START TASK MATERIAL
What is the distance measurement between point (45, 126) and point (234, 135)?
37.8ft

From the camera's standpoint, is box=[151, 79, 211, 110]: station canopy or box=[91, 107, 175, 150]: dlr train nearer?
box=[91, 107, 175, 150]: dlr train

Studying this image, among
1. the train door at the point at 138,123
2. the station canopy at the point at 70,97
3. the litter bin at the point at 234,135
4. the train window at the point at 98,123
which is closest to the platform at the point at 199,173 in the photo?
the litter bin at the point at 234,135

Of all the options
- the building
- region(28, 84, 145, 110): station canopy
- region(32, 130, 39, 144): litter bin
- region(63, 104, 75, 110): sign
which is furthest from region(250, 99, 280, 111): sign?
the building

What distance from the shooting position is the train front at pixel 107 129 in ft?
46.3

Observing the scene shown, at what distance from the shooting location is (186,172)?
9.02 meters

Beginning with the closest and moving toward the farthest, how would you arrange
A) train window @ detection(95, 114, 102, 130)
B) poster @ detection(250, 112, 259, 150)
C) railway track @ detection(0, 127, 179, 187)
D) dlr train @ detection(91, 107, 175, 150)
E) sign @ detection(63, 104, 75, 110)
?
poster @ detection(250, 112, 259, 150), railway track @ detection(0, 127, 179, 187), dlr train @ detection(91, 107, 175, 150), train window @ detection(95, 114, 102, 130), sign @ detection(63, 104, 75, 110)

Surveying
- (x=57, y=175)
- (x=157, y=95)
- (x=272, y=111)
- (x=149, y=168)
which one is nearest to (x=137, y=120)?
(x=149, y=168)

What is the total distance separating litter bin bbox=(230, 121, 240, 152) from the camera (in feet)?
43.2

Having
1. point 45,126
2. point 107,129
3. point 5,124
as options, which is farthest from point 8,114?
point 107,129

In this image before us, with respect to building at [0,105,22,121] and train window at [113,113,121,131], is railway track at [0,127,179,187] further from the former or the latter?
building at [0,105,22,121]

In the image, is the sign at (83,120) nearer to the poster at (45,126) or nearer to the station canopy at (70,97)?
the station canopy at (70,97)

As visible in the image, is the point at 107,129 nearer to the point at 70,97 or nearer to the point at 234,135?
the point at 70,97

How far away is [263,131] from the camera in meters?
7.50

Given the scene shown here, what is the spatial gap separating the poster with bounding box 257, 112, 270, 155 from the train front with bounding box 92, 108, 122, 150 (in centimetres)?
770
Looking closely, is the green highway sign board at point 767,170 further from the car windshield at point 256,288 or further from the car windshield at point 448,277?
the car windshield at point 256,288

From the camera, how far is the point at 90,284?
END TASK MATERIAL
§ EXERCISE OBJECTIVE
Convert every line of the records above into a numbered list, leaving out the blank lines.

§ SOLUTION TO THIS TASK
1. What is the distance measurement between point (45, 126) and point (234, 135)?
2. 37.8ft
3. From the camera's standpoint, is box=[151, 79, 211, 110]: station canopy or box=[91, 107, 175, 150]: dlr train nearer?
4. box=[91, 107, 175, 150]: dlr train
5. Studying this image, among
6. 1. the train door at the point at 138,123
7. 2. the station canopy at the point at 70,97
8. 3. the litter bin at the point at 234,135
9. 4. the train window at the point at 98,123
10. which is closest to the platform at the point at 199,173 in the photo?
11. the litter bin at the point at 234,135
12. Of all the options
13. - the building
14. - region(28, 84, 145, 110): station canopy
15. - region(32, 130, 39, 144): litter bin
16. - region(63, 104, 75, 110): sign
17. which is furthest from region(250, 99, 280, 111): sign?
18. the building
19. What distance from the shooting position is the train front at pixel 107 129 in ft?
20. 46.3
21. Observing the scene shown, at what distance from the shooting location is (186,172)?
22. 9.02 meters
23. Beginning with the closest and moving toward the farthest, how would you arrange
24. A) train window @ detection(95, 114, 102, 130)
25. B) poster @ detection(250, 112, 259, 150)
26. C) railway track @ detection(0, 127, 179, 187)
27. D) dlr train @ detection(91, 107, 175, 150)
28. E) sign @ detection(63, 104, 75, 110)
29. ?
30. poster @ detection(250, 112, 259, 150), railway track @ detection(0, 127, 179, 187), dlr train @ detection(91, 107, 175, 150), train window @ detection(95, 114, 102, 130), sign @ detection(63, 104, 75, 110)
31. Surveying
32. - (x=57, y=175)
33. - (x=157, y=95)
34. - (x=272, y=111)
35. - (x=149, y=168)
36. which one is nearest to (x=137, y=120)?
37. (x=149, y=168)
38. What is the total distance separating litter bin bbox=(230, 121, 240, 152) from the camera (in feet)?
39. 43.2
40. Having
41. 1. point 45,126
42. 2. point 107,129
43. 3. point 5,124
44. as options, which is farthest from point 8,114?
45. point 107,129
46. In this image before us, with respect to building at [0,105,22,121] and train window at [113,113,121,131], is railway track at [0,127,179,187] further from the former or the latter?
47. building at [0,105,22,121]
48. In the image, is the sign at (83,120) nearer to the poster at (45,126) or nearer to the station canopy at (70,97)?
49. the station canopy at (70,97)
50. As visible in the image, is the point at 107,129 nearer to the point at 70,97 or nearer to the point at 234,135?
51. the point at 70,97
52. How far away is [263,131] from the camera in meters?
53. 7.50
54. Given the scene shown here, what is the spatial gap separating the poster with bounding box 257, 112, 270, 155 from the train front with bounding box 92, 108, 122, 150 (in centimetres)?
55. 770
56. Looking closely, is the green highway sign board at point 767,170 further from the car windshield at point 256,288 or further from the car windshield at point 448,277?
57. the car windshield at point 256,288
58. From the camera, how far is the point at 90,284?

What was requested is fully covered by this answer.